--- TEXT UNDER STUDY Enclosed Below ---

Friday, December 28, 2007
One of the most recent of these unfortunate episodes occurred a few weeks ago when I went to my photography class. As I've explained before, my class is held in an okupa, an abandoned building taken over by people without legal claim to the property. On this particular day, the okupa had organized a series of events and performances to commemorate the 100-year anniversary of the Santa María massacre, when striking nitrate workers were gunned down by soldiers in the northern Chilean city of Iquique. Death toll estimates vary widely, but it has been speculated that the massacre could have claimed up to 3,600 victims. The massacre has since become emblematic in the struggle for workers' rights and social equality. So emblematic, in fact, that it has been chronicled in a series of songs called the Cantata Santa María.
After all the programmed acts--which had included local rappers and clowns, among other performers--had wrapped up at the okupa, the Cantata Santa María began playing over the speakers that had been set up for the occasion. The sound system had been put together in a large room that must have been a reception hall or ballroom in bygone decades, and a handful of people sat listening in somber and respectful silence.
After entering and listening for a few minutes, I remembered that I had to make a phone call. Figuring that doing so in the middle of the Cantata wouldn't be appropriate, I stood up and headed for a neighboring room.

--- End of Enclosed TEXT UNDER STUDY ---
--- DATA EXTRACTS Enclosed Below ---

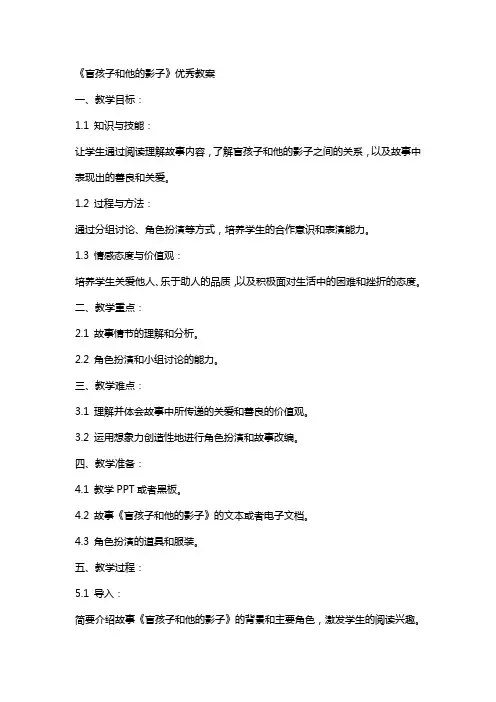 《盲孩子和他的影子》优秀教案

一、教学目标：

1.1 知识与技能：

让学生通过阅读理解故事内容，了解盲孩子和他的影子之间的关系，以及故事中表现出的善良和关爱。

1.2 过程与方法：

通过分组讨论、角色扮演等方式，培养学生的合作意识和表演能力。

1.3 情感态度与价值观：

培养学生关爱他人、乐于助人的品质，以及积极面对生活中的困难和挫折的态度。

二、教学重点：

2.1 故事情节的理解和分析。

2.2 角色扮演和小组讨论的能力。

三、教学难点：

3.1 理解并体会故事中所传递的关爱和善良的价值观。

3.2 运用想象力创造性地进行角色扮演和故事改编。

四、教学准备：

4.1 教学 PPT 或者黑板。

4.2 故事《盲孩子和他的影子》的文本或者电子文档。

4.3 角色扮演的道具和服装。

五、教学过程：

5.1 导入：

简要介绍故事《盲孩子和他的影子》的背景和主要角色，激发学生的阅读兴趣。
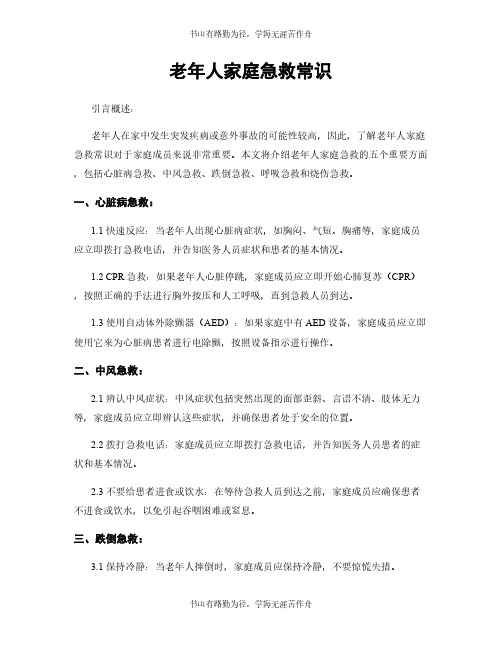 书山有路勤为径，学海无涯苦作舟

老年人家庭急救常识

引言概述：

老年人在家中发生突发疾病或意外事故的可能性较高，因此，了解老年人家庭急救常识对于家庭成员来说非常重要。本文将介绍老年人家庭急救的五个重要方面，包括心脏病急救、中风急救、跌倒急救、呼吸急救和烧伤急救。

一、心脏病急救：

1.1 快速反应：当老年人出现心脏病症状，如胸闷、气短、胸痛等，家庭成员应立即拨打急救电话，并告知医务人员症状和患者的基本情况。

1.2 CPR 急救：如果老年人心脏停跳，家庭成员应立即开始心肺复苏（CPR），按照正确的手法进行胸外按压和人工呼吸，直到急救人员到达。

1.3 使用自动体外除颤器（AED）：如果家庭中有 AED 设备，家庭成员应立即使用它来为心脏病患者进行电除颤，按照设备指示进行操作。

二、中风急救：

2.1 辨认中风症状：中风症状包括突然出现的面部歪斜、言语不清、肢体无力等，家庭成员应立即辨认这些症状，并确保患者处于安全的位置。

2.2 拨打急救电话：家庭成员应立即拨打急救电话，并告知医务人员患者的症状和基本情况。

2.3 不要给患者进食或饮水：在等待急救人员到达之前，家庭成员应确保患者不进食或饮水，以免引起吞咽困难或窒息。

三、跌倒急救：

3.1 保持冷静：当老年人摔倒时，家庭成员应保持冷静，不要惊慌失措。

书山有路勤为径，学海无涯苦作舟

--- End of Enclosed DATA EXTRACTS ---
--- DATA EXTRACTS Enclosed Below ---

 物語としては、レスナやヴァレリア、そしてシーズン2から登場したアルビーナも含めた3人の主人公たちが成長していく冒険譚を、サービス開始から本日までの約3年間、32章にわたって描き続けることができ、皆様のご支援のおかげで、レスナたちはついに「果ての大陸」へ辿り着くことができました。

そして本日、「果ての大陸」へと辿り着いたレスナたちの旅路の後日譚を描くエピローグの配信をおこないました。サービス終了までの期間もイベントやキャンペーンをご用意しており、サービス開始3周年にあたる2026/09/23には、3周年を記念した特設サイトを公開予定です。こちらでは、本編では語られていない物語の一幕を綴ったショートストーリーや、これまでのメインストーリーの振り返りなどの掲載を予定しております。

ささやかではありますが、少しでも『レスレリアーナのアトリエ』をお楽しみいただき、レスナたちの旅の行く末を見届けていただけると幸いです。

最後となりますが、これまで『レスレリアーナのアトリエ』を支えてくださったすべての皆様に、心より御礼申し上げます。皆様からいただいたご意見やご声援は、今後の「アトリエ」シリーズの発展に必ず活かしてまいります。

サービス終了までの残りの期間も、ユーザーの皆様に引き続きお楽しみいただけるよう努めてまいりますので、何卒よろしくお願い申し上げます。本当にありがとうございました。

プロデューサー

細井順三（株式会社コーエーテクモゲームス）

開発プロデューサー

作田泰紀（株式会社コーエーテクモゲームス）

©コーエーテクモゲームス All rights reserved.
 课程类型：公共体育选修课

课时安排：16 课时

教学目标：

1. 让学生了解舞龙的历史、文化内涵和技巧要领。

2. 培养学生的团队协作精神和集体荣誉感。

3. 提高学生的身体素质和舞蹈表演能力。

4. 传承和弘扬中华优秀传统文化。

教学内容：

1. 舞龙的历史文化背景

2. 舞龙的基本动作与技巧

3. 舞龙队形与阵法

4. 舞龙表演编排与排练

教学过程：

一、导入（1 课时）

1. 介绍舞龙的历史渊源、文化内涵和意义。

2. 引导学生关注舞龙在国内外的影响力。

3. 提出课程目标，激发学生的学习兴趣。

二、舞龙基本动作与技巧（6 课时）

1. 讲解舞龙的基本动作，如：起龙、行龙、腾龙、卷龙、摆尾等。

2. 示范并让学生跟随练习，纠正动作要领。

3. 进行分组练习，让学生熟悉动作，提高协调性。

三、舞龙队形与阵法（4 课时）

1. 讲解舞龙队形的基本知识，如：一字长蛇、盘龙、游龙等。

--- End of Enclosed DATA EXTRACTS ---

§ EXERCISE REQUIREMENTS
List every number written in digits in the passage about the okupa, including the date line at its top.

§ SOLUTION FOR THIS TASK
28, 2007, 100, 3,600